Task prompt:
In full and without alteration, print the entries.

Study material:
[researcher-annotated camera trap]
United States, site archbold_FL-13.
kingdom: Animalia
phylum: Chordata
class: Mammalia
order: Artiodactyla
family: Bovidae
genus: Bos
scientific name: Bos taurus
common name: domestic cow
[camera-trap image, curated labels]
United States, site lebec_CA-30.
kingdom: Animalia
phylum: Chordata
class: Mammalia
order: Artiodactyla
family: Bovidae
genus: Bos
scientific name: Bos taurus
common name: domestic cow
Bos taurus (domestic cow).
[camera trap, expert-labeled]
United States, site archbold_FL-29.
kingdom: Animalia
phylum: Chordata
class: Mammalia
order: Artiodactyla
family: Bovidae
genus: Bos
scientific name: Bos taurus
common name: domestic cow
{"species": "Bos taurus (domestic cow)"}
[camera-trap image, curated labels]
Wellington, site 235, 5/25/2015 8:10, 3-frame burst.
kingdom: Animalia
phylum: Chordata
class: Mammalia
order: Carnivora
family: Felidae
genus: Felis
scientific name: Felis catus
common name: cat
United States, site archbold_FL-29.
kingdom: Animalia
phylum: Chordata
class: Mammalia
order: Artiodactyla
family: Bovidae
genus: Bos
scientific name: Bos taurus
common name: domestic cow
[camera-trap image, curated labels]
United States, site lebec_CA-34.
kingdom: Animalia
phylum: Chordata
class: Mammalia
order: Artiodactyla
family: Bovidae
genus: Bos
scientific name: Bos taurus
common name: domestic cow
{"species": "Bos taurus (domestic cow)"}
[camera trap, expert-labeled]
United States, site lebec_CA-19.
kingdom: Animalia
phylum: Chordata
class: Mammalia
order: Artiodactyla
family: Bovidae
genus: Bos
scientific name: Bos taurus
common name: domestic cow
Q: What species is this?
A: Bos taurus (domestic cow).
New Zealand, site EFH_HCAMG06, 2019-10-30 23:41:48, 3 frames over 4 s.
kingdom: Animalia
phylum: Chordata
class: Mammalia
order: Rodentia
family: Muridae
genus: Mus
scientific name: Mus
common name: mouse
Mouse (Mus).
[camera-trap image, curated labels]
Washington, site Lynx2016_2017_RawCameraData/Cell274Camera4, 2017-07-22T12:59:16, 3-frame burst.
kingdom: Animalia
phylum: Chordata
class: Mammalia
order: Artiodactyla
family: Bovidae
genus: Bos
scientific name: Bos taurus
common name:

Solution:
[researcher-annotated camera trap]
United States, site archbold_FL-13.
kingdom: Animalia
phylum: Chordata
class: Mammalia
order: Artiodactyla
family: Bovidae
genus: Bos
scientific name: Bos taurus
common name: domestic cow
[camera-trap image, curated labels]
United States, site lebec_CA-30.
kingdom: Animalia
phylum: Chordata
class: Mammalia
order: Artiodactyla
family: Bovidae
genus: Bos
scientific name: Bos taurus
common name: domestic cow
Bos taurus (domestic cow).
[camera trap, expert-labeled]
United States, site archbold_FL-29.
kingdom: Animalia
phylum: Chordata
class: Mammalia
order: Artiodactyla
family: Bovidae
genus: Bos
scientific name: Bos taurus
common name: domestic cow
{"species": "Bos taurus (domestic cow)"}
[camera-trap image, curated labels]
Wellington, site 235, 5/25/2015 8:10, 3-frame burst.
kingdom: Animalia
phylum: Chordata
class: Mammalia
order: Carnivora
family: Felidae
genus: Felis
scientific name: Felis catus
common name: cat
United States, site archbold_FL-29.
kingdom: Animalia
phylum: Chordata
class: Mammalia
order: Artiodactyla
family: Bovidae
genus: Bos
scientific name: Bos taurus
common name: domestic cow
[camera-trap image, curated labels]
United States, site lebec_CA-34.
kingdom: Animalia
phylum: Chordata
class: Mammalia
order: Artiodactyla
family: Bovidae
genus: Bos
scientific name: Bos taurus
common name: domestic cow
{"species": "Bos taurus (domestic cow)"}
[camera trap, expert-labeled]
United States, site lebec_CA-19.
kingdom: Animalia
phylum: Chordata
class: Mammalia
order: Artiodactyla
family: Bovidae
genus: Bos
scientific name: Bos taurus
common name: domestic cow
Q: What species is this?
A: Bos taurus (domestic cow).
New Zealand, site EFH_HCAMG06, 2019-10-30 23:41:48, 3 frames over 4 s.
kingdom: Animalia
phylum: Chordata
class: Mammalia
order: Rodentia
family: Muridae
genus: Mus
scientific name: Mus
common name: mouse
Mouse (Mus).
[camera-trap image, curated labels]
Washington, site Lynx2016_2017_RawCameraData/Cell274Camera4, 2017-07-22T12:59:16, 3-frame burst.
kingdom: Animalia
phylum: Chordata
class: Mammalia
order: Artiodactyla
family: Bovidae
genus: Bos
scientific name: Bos taurus
common name:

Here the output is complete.